Alma is my favorite book in the Book of Mormon. All of it just seems to clear and simple to me. And I think I relate to Alma in a lot of ways.
Today I was reading in chapter 36 as Alma recounts his personal conversion. I love that he says the angels spoke to him "not of any worthiness of myself" (v. 5). He wasn't even seeking it out. In fact, he was causing a lot of trouble. But the Lord saw fit to pierce right to his heart and Alma was awakened to a knowledge of all his sins.
But after wrestling with that knowledge, he ultimately called on the Savior for forgiveness. And this is my favorite part: "There could be nothing so exquisite and so bitter as were my pains....on the other hand, there can be nothing so exquisite and sweet as my joy." (v. 21)

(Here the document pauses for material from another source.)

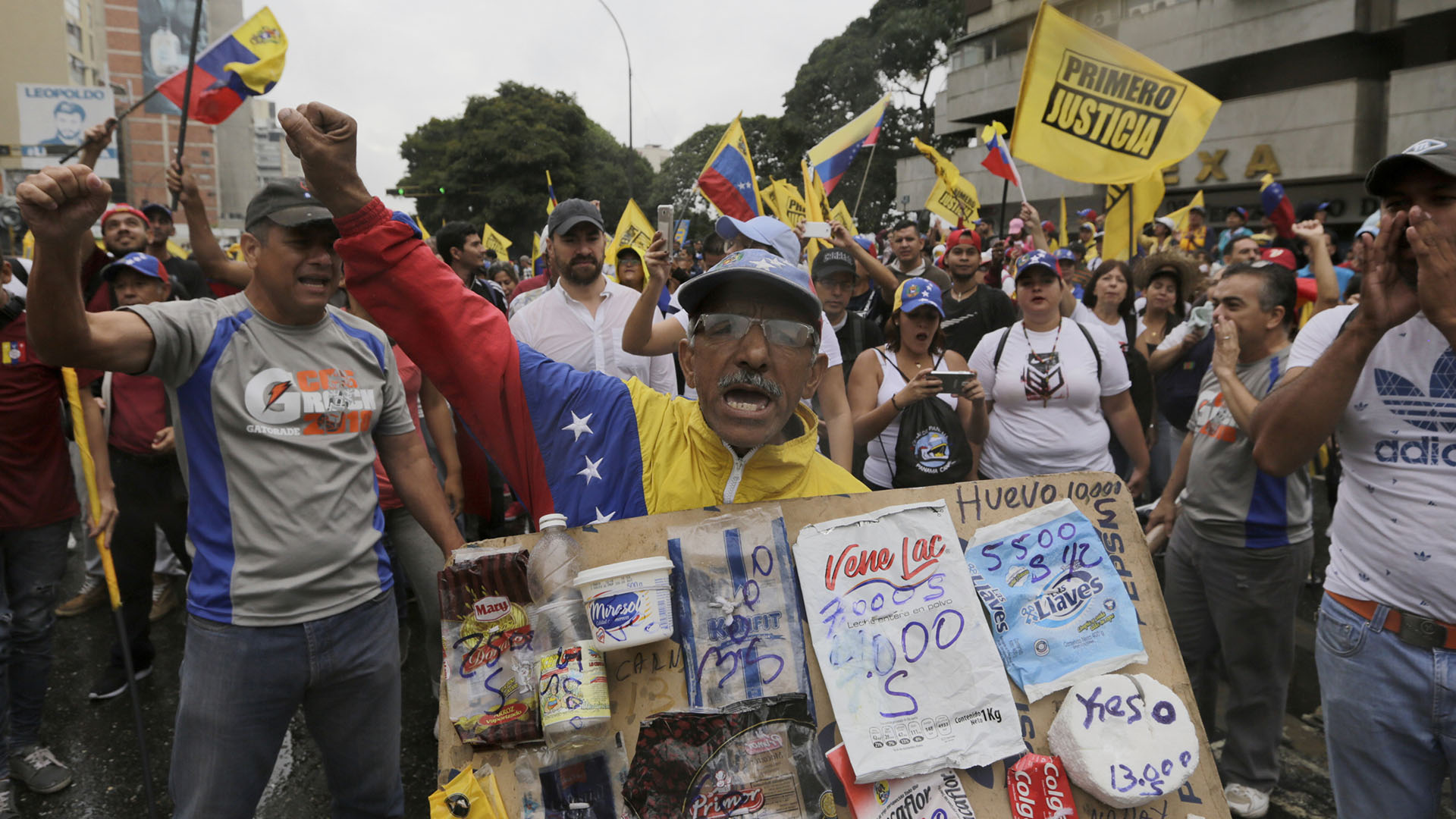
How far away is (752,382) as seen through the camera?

This so perfectly describes how I felt during my personal conversion. I think it's important to reflect on that time often. I don't always do that because I get caught up in the day-to-day of life. But every once in a while, I get the opportunity to share my story with someone and I realize that I benefit far more than they do. I remember with vivid clarity the exquisite bitterness. And I have a recall with gratitude and awe the exquisite sweetness of joy. The memories of these experiences help to renew my conviction and deepen my appreciation.
And that's my thought for today. Share your story with someone and bring yourself back to that moment of exquisite and sweet joy.